Saved data entries:
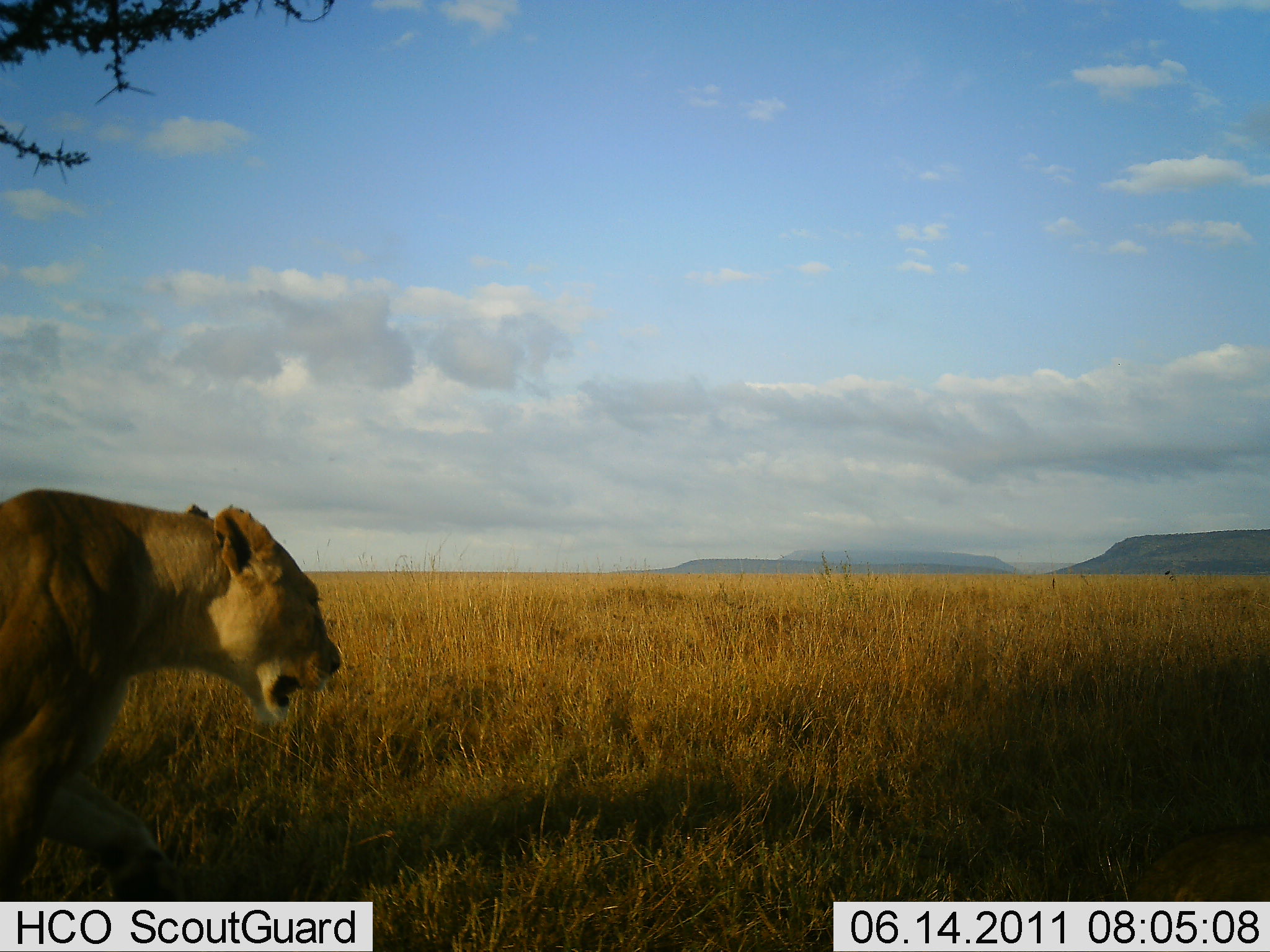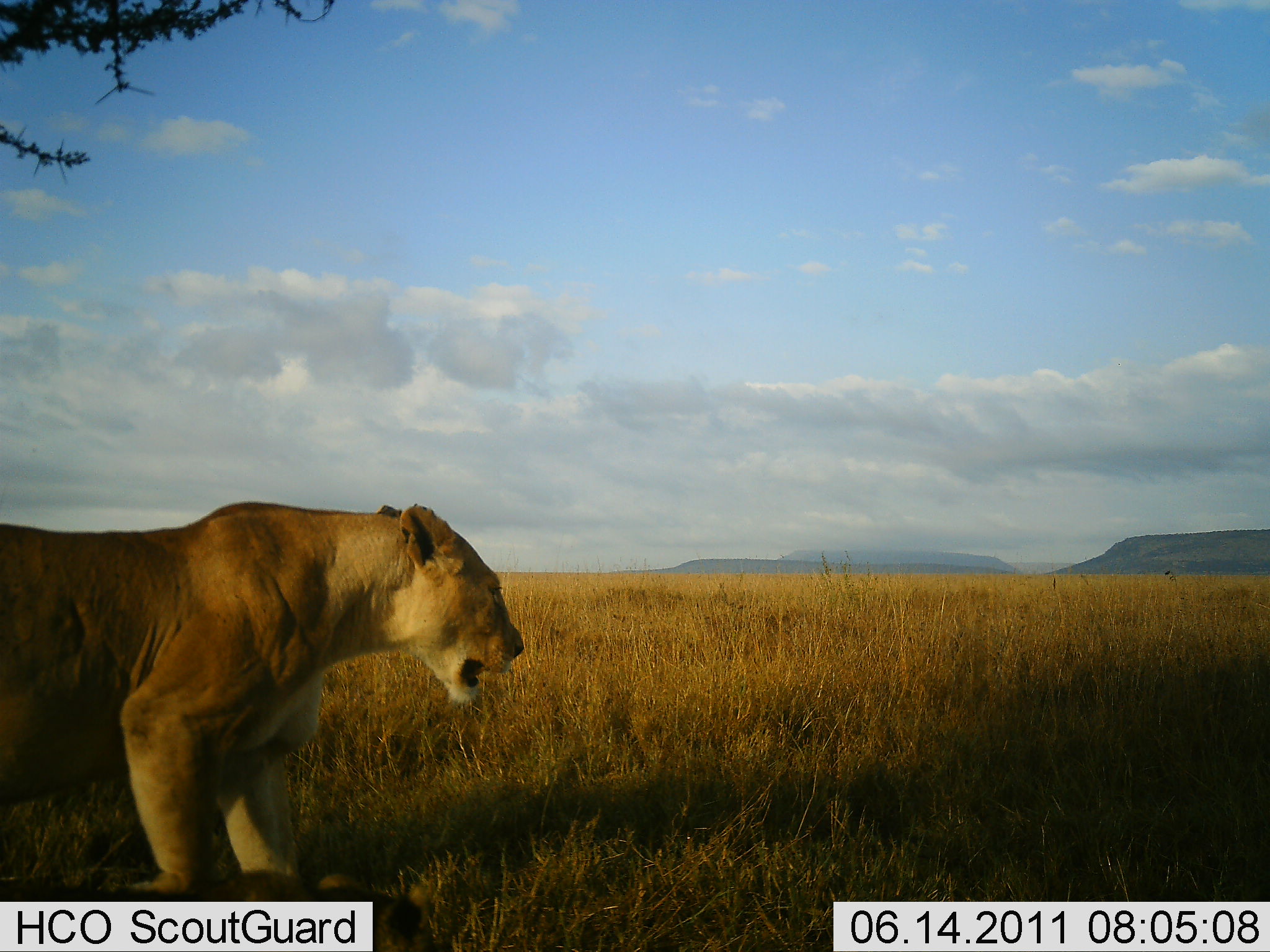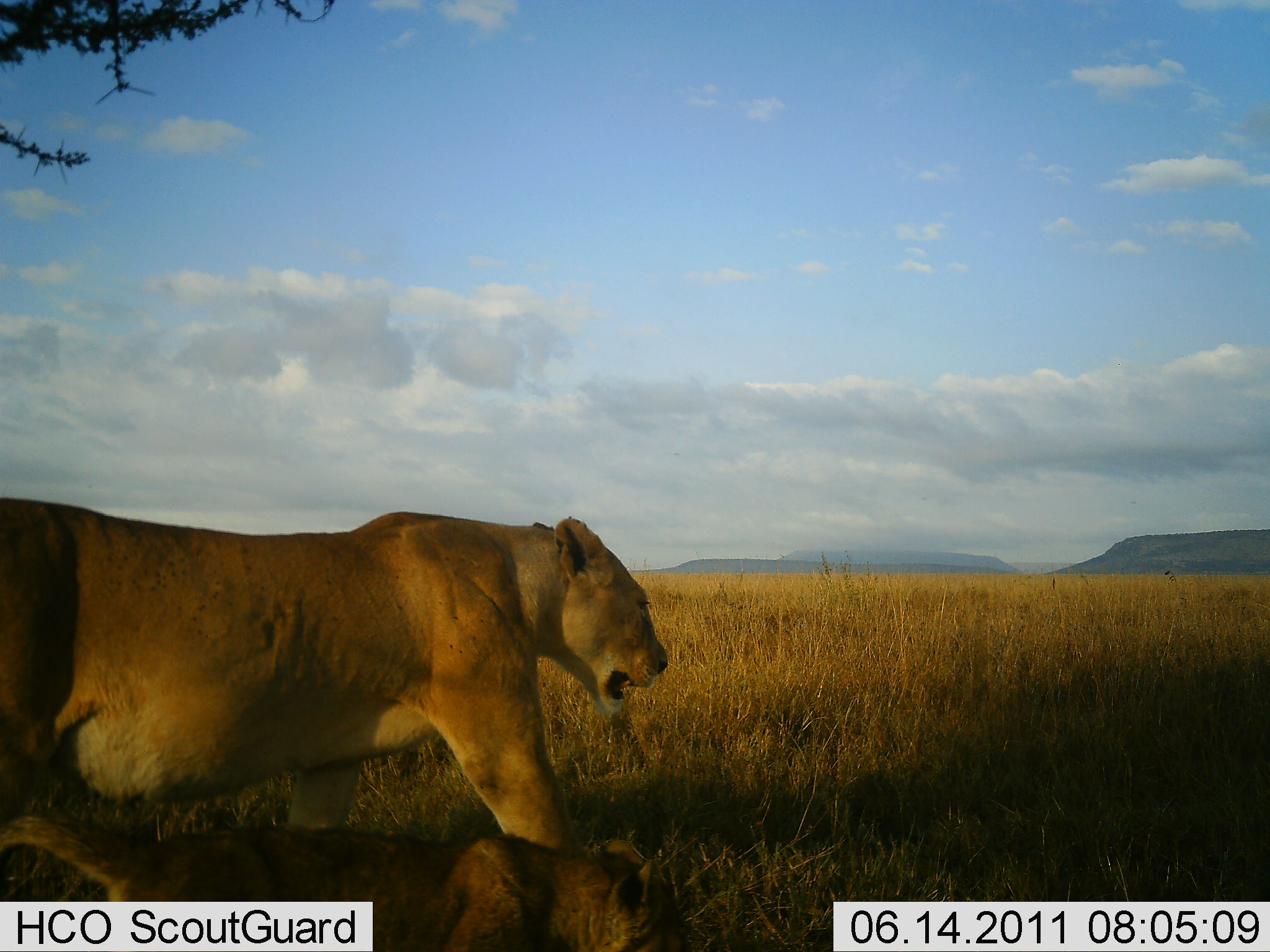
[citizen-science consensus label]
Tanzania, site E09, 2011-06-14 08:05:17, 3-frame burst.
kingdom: Animalia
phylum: Chordata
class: Mammalia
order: Carnivora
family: Felidae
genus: Panthera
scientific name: Panthera leo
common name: lion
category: lionfemale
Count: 1.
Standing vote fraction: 9%.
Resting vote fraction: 0%.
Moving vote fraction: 91%.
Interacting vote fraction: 0%.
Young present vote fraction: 18%.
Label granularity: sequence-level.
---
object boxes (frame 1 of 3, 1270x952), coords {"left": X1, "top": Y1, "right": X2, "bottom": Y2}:
animal: {"left": 0, "top": 482, "right": 345, "bottom": 901}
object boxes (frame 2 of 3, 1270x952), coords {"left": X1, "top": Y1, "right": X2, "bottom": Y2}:
animal: {"left": 0, "top": 498, "right": 524, "bottom": 901}; {"left": 0, "top": 865, "right": 477, "bottom": 952}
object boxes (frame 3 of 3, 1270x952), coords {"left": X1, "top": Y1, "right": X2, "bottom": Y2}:
animal: {"left": 0, "top": 466, "right": 676, "bottom": 918}; {"left": 0, "top": 804, "right": 696, "bottom": 952}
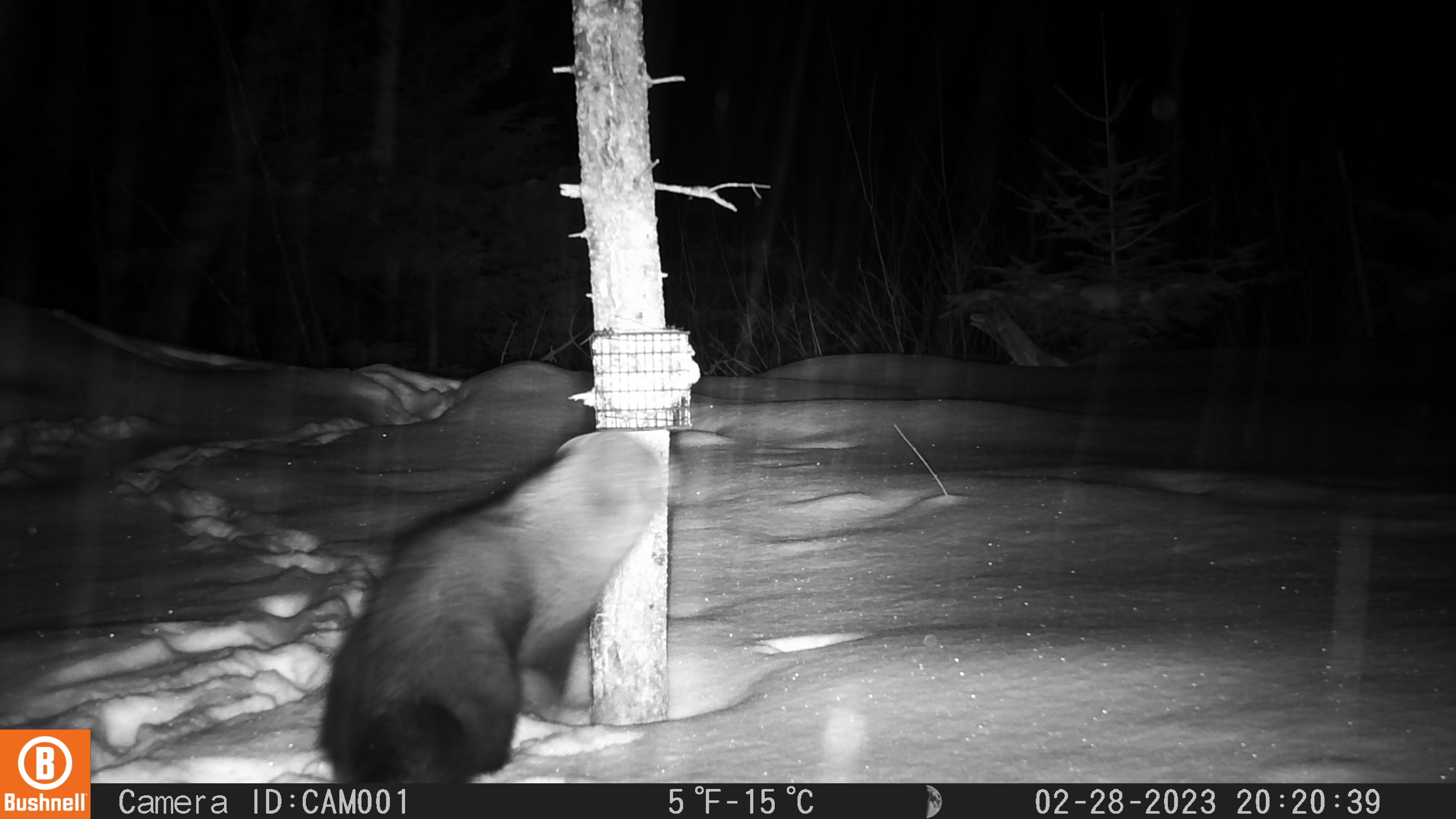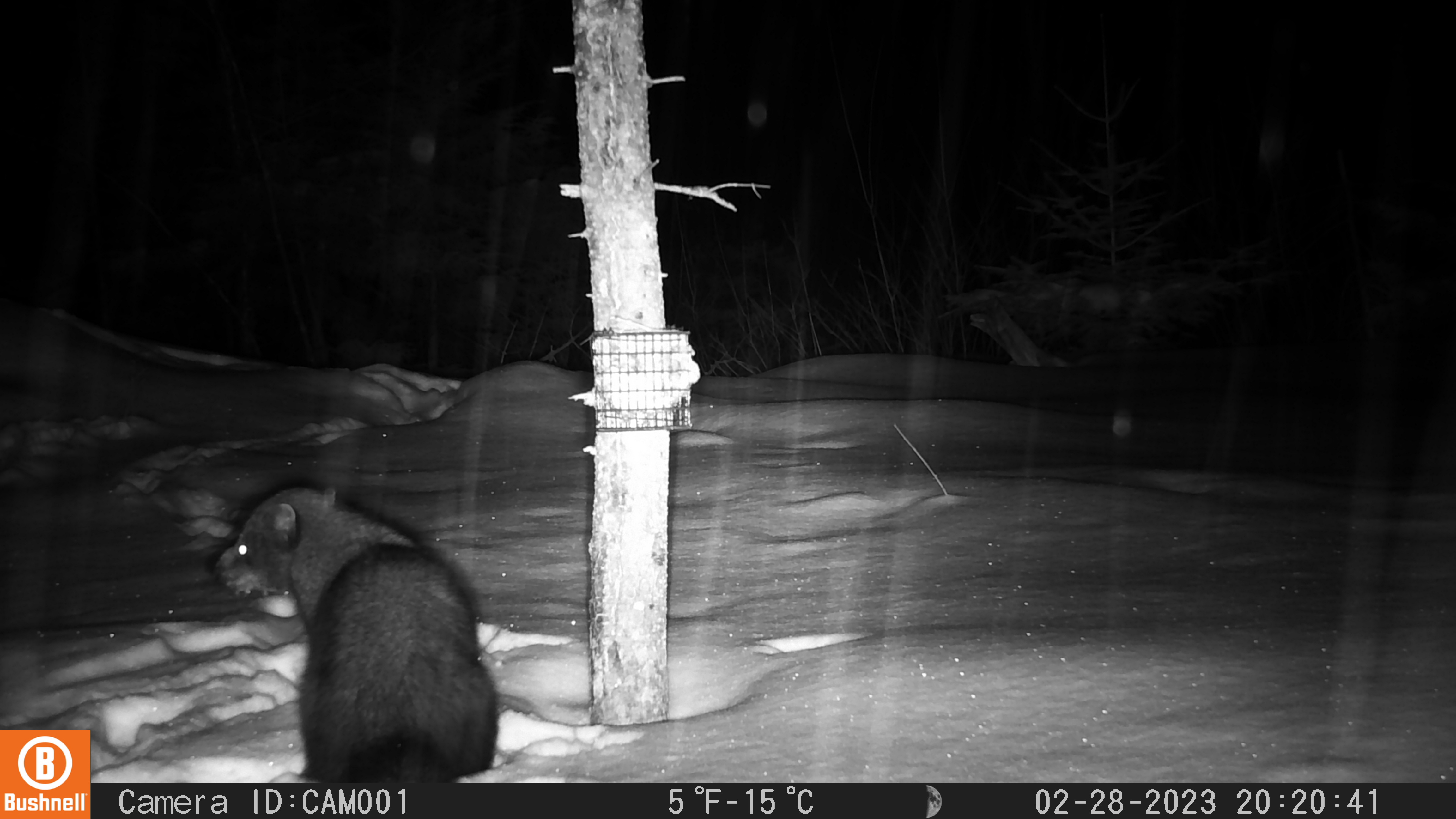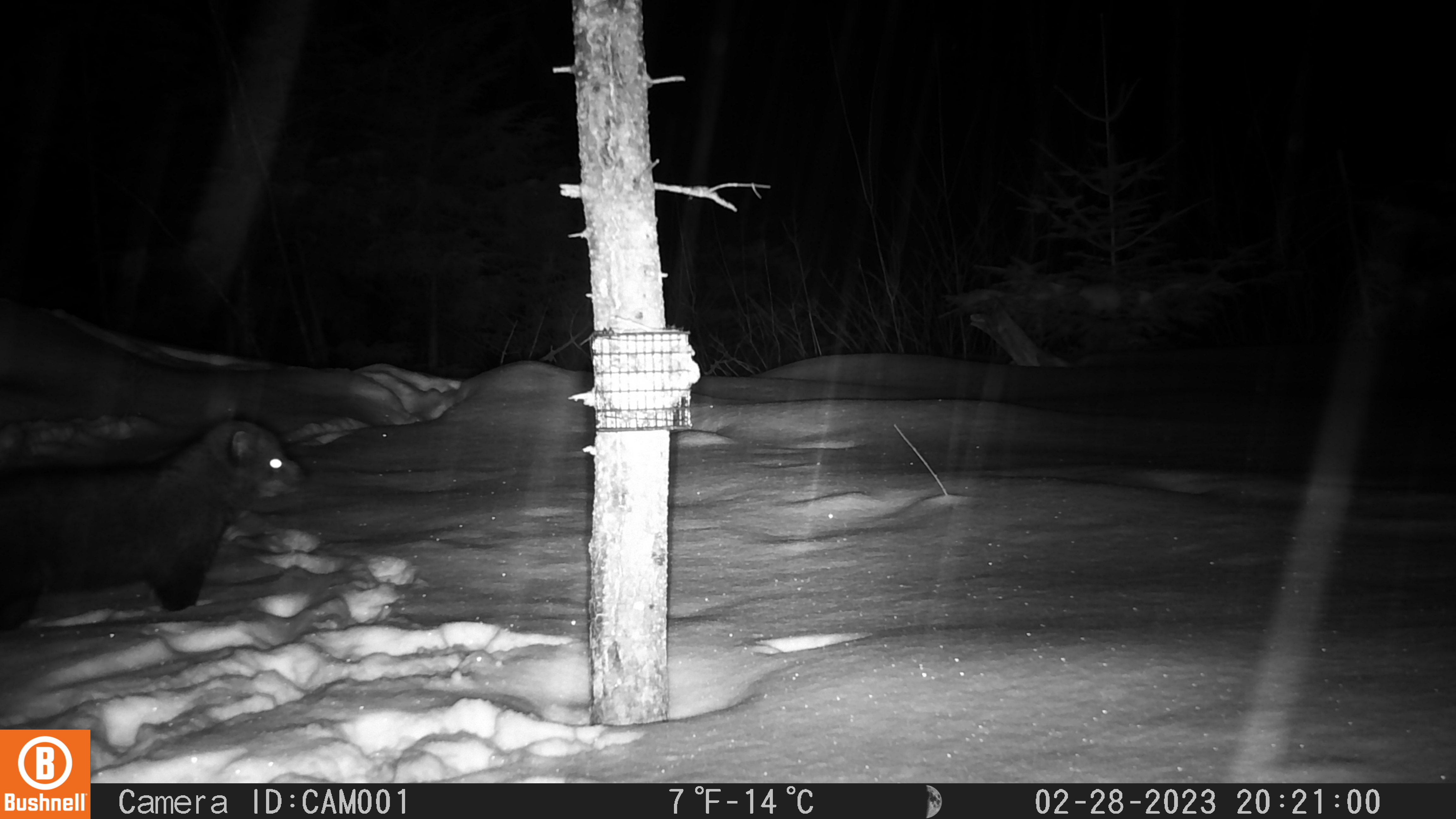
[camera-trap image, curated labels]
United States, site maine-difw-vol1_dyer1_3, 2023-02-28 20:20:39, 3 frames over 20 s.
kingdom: Animalia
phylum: Chordata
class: Mammalia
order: Carnivora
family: Mustelidae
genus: Pekania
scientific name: Pekania pennanti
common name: fisher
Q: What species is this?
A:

* [What this task involves] All the records need to be repeated exactly, with the images dropped.

* [Response to this exercise]
[citizen-science consensus label]
Tanzania, site E09, 2011-06-14 08:05:17, 3-frame burst.
kingdom: Animalia
phylum: Chordata
class: Mammalia
order: Carnivora
family: Felidae
genus: Panthera
scientific name: Panthera leo
common name: lion
category: lionfemale
Count: 1.
Standing vote fraction: 9%.
Resting vote fraction: 0%.
Moving vote fraction: 91%.
Interacting vote fraction: 0%.
Young present vote fraction: 18%.
Label granularity: sequence-level.
---
object boxes (frame 1 of 3, 1270x952), coords {"left": X1, "top": Y1, "right": X2, "bottom": Y2}:
animal: {"left": 0, "top": 482, "right": 345, "bottom": 901}
object boxes (frame 2 of 3, 1270x952), coords {"left": X1, "top": Y1, "right": X2, "bottom": Y2}:
animal: {"left": 0, "top": 498, "right": 524, "bottom": 901}; {"left": 0, "top": 865, "right": 477, "bottom": 952}
object boxes (frame 3 of 3, 1270x952), coords {"left": X1, "top": Y1, "right": X2, "bottom": Y2}:
animal: {"left": 0, "top": 466, "right": 676, "bottom": 918}; {"left": 0, "top": 804, "right": 696, "bottom": 952}
[camera-trap image, curated labels]
United States, site maine-difw-vol1_dyer1_3, 2023-02-28 20:20:39, 3 frames over 20 s.
kingdom: Animalia
phylum: Chordata
class: Mammalia
order: Carnivora
family: Mustelidae
genus: Pekania
scientific name: Pekania pennanti
common name: fisher
Q: What species is this?
A:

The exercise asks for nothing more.